───── PASSAGE ─────

EIMO OYJ STOCK EXCHANGE RELEASE 30.08.2000 16.15 1 (2)

TRIPLE S RELEASE

Triple S Plastics, Inc has today released the following
information:

Excerpt:

"Triple S Plastics, Inc. announced today that it has established a new business
in Manaus, Brazil to serve the needs of its customers in the rapidly growing
wireless telecommunications and other high-growth datacom industries in Brazil
and various countries in South America. The business will be known as Triple S
Cosmosplast da Amazonia, Ltda., and is being formed in collaboration with
Cosmosplast Industria e Comercio de Plasticos Ltda., a Brazilian plastics
company serving the electronics and other selected consumer goods industries.
The new company will be located in the Manaus Free Trade Zone, joining other
worldwide-recognized names such as Nokia, Philips, Samsung, Siemens and Visteon.
Triple S will have a 70% interest in the new venture and the Board of Directors
will be comprised of representatives from both Triple S and Cosmosplast.

───── STORED RECORDS ─────

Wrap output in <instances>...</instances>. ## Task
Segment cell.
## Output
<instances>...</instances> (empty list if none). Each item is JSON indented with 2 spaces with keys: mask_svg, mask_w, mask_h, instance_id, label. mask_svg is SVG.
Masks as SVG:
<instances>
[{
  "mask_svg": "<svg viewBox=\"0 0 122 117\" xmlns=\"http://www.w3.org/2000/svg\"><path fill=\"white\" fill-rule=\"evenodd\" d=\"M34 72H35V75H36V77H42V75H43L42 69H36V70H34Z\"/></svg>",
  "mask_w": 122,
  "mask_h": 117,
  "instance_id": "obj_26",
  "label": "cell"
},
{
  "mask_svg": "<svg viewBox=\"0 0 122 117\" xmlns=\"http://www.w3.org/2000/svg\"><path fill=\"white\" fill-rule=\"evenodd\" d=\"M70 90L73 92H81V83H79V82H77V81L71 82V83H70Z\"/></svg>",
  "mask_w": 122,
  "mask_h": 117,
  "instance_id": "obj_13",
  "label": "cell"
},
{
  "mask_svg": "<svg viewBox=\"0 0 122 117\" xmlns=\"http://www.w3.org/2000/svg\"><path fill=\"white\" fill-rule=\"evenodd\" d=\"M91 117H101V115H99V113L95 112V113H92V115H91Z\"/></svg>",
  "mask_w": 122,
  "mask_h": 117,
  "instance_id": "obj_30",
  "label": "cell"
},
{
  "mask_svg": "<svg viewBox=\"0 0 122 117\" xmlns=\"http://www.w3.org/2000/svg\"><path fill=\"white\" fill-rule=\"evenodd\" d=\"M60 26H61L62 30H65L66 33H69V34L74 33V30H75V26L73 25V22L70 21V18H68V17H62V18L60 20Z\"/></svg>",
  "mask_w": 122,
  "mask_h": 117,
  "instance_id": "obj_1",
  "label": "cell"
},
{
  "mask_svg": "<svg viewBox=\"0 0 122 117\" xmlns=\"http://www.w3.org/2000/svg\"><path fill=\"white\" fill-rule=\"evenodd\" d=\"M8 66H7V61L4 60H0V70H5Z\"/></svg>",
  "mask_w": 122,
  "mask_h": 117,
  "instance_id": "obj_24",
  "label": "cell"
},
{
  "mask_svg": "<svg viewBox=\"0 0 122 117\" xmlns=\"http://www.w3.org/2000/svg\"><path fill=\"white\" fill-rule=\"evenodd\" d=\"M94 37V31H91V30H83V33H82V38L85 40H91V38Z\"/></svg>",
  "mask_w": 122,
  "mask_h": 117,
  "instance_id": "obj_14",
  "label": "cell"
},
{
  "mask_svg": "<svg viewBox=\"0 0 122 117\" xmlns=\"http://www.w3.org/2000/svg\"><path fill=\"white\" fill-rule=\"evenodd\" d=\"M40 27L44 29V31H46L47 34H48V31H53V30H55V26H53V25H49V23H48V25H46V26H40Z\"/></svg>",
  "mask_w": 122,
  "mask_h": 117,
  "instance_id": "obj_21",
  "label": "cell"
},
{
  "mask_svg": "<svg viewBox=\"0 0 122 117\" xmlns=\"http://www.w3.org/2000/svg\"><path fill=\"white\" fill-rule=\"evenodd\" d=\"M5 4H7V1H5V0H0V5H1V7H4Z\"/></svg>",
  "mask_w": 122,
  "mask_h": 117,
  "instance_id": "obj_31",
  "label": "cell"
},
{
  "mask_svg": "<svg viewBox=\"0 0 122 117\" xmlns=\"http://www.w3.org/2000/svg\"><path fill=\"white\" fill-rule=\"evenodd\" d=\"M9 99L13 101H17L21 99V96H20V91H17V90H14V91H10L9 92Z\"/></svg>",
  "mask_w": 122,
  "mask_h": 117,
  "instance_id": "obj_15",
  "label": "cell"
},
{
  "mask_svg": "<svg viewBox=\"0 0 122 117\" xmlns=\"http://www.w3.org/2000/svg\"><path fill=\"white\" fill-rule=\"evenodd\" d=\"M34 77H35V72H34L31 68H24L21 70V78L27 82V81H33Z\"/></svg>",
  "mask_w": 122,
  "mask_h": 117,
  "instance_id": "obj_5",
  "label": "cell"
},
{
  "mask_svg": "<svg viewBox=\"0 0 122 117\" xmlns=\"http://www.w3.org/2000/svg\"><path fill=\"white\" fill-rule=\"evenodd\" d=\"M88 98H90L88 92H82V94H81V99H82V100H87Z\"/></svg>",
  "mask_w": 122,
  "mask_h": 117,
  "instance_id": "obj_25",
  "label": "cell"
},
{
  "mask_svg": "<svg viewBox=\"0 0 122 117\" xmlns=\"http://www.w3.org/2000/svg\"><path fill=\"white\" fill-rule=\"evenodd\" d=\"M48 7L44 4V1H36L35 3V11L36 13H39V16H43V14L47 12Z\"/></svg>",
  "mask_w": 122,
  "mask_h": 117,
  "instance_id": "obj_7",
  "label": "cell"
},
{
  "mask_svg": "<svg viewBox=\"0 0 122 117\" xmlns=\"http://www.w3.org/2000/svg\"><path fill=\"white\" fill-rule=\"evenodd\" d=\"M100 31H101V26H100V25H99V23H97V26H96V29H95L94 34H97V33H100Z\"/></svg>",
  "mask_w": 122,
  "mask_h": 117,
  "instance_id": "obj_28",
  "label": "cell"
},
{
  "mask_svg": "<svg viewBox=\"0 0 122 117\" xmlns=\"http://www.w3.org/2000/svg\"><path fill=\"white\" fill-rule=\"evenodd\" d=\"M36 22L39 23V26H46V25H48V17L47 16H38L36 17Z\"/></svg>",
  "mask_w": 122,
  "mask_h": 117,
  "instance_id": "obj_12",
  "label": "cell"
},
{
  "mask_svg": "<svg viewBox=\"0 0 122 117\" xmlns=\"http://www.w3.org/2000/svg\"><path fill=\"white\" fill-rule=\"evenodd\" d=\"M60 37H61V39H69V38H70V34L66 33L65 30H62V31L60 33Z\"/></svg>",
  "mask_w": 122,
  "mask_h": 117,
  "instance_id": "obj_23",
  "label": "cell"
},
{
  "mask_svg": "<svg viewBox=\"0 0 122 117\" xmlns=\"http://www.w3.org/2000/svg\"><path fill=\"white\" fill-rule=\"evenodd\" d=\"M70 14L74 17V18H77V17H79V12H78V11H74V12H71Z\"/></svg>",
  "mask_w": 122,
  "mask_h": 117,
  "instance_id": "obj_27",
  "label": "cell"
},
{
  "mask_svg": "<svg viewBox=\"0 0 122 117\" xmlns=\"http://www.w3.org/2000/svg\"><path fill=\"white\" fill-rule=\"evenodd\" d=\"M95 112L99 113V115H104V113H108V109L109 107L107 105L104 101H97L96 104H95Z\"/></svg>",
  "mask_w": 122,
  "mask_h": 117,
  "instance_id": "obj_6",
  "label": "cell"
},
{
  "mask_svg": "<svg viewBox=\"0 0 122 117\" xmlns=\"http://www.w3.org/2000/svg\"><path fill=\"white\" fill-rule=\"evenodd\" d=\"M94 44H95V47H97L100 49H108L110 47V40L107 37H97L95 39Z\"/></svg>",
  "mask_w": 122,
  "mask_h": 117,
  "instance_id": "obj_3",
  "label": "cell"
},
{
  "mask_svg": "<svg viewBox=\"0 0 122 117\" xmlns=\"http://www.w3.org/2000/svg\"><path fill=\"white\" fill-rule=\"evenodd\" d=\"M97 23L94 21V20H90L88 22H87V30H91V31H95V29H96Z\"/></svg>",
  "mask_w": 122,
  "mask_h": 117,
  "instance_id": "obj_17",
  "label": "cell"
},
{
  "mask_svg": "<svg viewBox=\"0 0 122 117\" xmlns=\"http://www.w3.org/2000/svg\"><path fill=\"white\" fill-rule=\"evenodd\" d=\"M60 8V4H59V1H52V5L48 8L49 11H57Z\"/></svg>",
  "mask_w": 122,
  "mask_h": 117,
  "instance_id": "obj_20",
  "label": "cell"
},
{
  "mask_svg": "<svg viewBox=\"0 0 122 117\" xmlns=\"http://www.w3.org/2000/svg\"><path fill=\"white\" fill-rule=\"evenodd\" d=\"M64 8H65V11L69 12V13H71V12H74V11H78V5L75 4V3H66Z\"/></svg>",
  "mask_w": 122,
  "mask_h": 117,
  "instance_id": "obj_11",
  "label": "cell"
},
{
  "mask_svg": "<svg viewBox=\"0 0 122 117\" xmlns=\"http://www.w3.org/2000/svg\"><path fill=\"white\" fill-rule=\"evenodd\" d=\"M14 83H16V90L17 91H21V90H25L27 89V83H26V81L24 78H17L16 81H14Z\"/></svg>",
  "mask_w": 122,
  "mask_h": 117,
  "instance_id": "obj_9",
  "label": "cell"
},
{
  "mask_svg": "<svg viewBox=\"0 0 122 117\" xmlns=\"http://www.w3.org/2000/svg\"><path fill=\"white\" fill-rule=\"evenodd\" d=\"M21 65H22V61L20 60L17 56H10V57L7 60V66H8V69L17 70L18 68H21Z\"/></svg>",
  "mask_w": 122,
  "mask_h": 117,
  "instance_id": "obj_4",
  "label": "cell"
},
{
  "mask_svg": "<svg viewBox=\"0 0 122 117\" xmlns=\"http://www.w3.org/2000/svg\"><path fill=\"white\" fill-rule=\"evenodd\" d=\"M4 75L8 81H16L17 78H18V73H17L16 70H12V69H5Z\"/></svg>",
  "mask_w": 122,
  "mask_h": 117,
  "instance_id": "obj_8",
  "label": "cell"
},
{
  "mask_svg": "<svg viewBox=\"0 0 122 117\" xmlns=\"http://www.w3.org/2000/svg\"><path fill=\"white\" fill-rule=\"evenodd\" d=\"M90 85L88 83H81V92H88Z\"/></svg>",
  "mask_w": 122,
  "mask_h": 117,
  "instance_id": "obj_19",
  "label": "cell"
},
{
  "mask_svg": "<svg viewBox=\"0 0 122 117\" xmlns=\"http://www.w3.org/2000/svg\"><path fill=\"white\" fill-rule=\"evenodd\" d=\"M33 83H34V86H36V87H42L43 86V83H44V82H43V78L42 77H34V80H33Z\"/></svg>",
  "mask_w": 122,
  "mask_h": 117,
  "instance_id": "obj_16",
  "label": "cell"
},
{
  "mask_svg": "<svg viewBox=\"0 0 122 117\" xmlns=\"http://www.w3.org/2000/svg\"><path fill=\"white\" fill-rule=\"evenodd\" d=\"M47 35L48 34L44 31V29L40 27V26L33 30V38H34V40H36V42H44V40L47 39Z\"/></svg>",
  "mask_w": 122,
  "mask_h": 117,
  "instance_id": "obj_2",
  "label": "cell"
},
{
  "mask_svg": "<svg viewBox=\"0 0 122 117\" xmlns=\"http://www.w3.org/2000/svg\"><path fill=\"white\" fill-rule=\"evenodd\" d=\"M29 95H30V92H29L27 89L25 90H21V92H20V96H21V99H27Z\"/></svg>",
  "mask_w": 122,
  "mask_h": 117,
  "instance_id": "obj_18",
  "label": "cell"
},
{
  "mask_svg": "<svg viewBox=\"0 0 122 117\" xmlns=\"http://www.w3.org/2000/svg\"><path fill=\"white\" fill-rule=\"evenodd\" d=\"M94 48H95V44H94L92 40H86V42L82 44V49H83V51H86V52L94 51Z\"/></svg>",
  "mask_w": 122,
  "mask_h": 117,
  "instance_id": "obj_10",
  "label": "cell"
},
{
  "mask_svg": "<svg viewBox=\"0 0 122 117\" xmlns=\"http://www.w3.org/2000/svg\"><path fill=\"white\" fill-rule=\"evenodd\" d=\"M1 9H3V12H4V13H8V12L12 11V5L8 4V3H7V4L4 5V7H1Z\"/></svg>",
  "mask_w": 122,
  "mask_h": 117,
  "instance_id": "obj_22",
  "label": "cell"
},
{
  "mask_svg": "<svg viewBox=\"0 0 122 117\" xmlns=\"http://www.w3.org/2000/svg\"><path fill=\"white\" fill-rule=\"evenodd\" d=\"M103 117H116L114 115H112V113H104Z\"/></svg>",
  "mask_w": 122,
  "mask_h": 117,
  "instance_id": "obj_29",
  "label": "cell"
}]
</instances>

─────

Decide whether each statement agrees with the release about the Triple S business in Brazil, and back each yes or no with the deciding words quoted from the release.
1. The new business is set up in Manaus, Brazil.
2. Triple S will hold a 50% interest in the new venture.
3. The Board of Directors will be made up of representatives from Triple S alone.
The records were taken from a separate source and are unrelated to the release.

1. Yes: "it has established a new business in Manaus, Brazil"
2. No: "Triple S will have a 70% interest in the new venture"
3. No: "the Board of Directors will be comprised of representatives from both Triple S and Cosmosplast"